閱讀短文
•••
一直想捎封信給你,本來在12月9號那天就想寫給你的,可是隊站無預警地停擺,之後又忙了幾天,才拖到現在。

為什麼是12月9號呢?

這裡想先跟你報個消息,就是我推上了清大的電機所,不過我想我不會去念。至於12月9號,我那天帶學弟們做了一件事,雖然已經決定不去念,推上了總覺得還是該做一些事來慶祝一下。於是我想起很久以前,聽你提過的夢幻菜單。第一次聽到你說起,我內心就想,有一天我也要試試看。

沒錯,我們游了一萬。

而且還不只我,還有ET、哲充和ocean,都是我拉他們去游的,熊妹說她也跟著我們游了五千八,還有怡洵也有游一些。游完後我們馬上衝去大吃燒烤,快哉!

一想到要游這個菜單時,前一晚還緊張得無法入眠! 我一直想著你說你游一萬那時的神情。你說游到後來好餓好餓,我就想那如果想上廁所該怎麼辦呢? 游不動怎麼辦呢? 還有個大問題,該以多久為目標呢?

我忽然想到奕桓鞋子上的2'59"59。馬拉松硬漢們的目標。好! 就是它了,懷著忐忑不安的心情就入眠了。要游的當天,我緊張到不行,結果要跳水時手撞到跳台。游到後來都沒知覺了,哈哈。
•••
提供資料
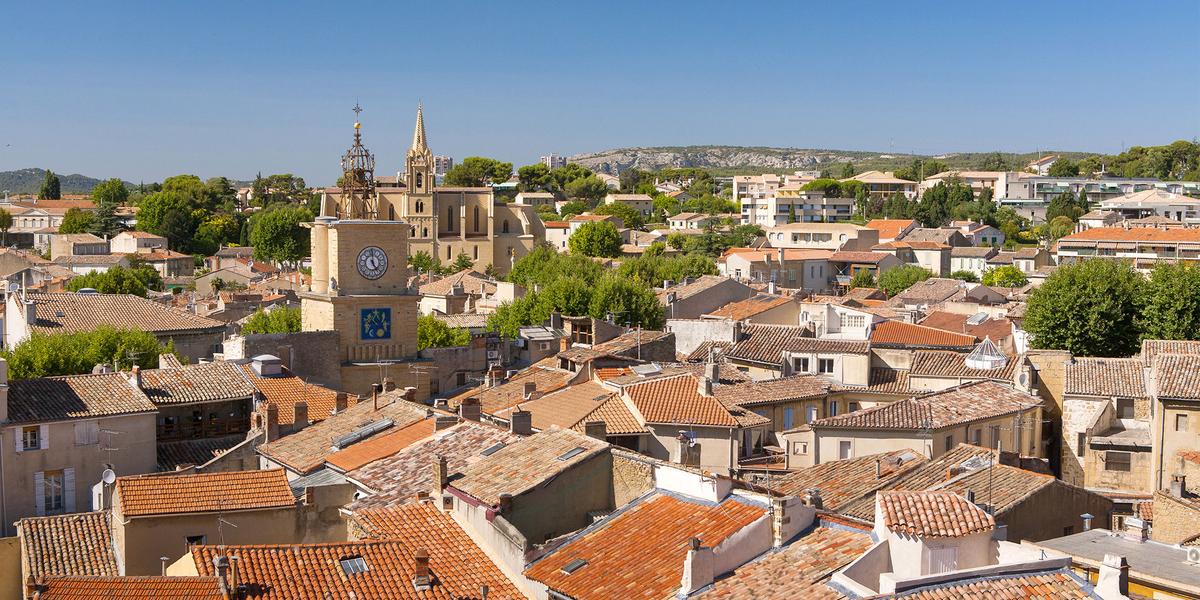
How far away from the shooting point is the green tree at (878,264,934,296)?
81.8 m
•••
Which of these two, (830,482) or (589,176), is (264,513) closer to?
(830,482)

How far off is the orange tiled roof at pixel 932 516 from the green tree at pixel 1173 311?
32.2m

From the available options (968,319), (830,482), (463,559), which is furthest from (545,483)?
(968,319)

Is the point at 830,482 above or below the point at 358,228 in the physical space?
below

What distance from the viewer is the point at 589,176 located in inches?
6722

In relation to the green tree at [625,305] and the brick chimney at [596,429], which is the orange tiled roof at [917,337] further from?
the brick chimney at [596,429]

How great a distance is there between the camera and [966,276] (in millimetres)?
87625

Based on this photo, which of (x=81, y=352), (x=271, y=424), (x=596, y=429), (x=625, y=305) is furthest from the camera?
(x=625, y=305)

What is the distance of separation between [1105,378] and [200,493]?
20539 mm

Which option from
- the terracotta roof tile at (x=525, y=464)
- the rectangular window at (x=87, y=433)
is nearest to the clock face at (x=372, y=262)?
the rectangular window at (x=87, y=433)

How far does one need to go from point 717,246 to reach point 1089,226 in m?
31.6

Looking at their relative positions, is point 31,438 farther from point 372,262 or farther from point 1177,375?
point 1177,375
•••
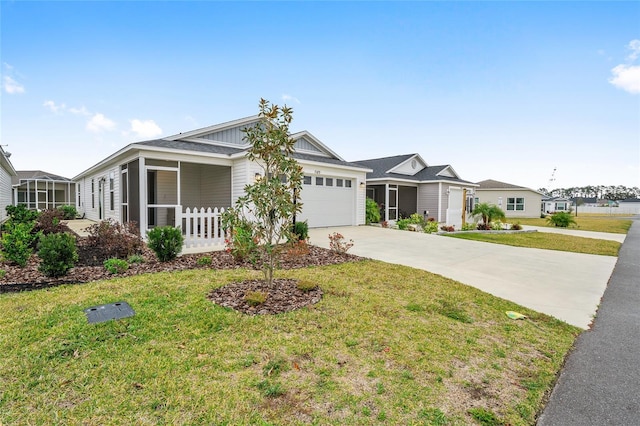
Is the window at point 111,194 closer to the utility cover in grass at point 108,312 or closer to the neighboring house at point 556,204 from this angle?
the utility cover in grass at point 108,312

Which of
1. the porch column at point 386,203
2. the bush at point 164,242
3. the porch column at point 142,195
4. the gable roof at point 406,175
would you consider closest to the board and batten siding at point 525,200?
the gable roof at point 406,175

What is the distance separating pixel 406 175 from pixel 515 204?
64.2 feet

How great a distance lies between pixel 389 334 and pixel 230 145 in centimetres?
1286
•••
練習題目
1) 根據上方的書信,寫信的人推上了哪一所研究所?
2) 把上方書信中以「而且還不只我」開頭的那一段改寫成條列,保留主要事實。
3) 列出上方書信中提到名字的所有人。

參考答案
1) 清大的電機所。

2)
- 一起游一萬的還有ET、哲充和ocean,都是寫信的人拉去游的。
- 熊妹說她也跟著游了五千八。
- 怡洵也游了一些。
- 游完後大家馬上去吃燒烤。

3) ET、哲充、ocean、熊妹、怡洵、奕桓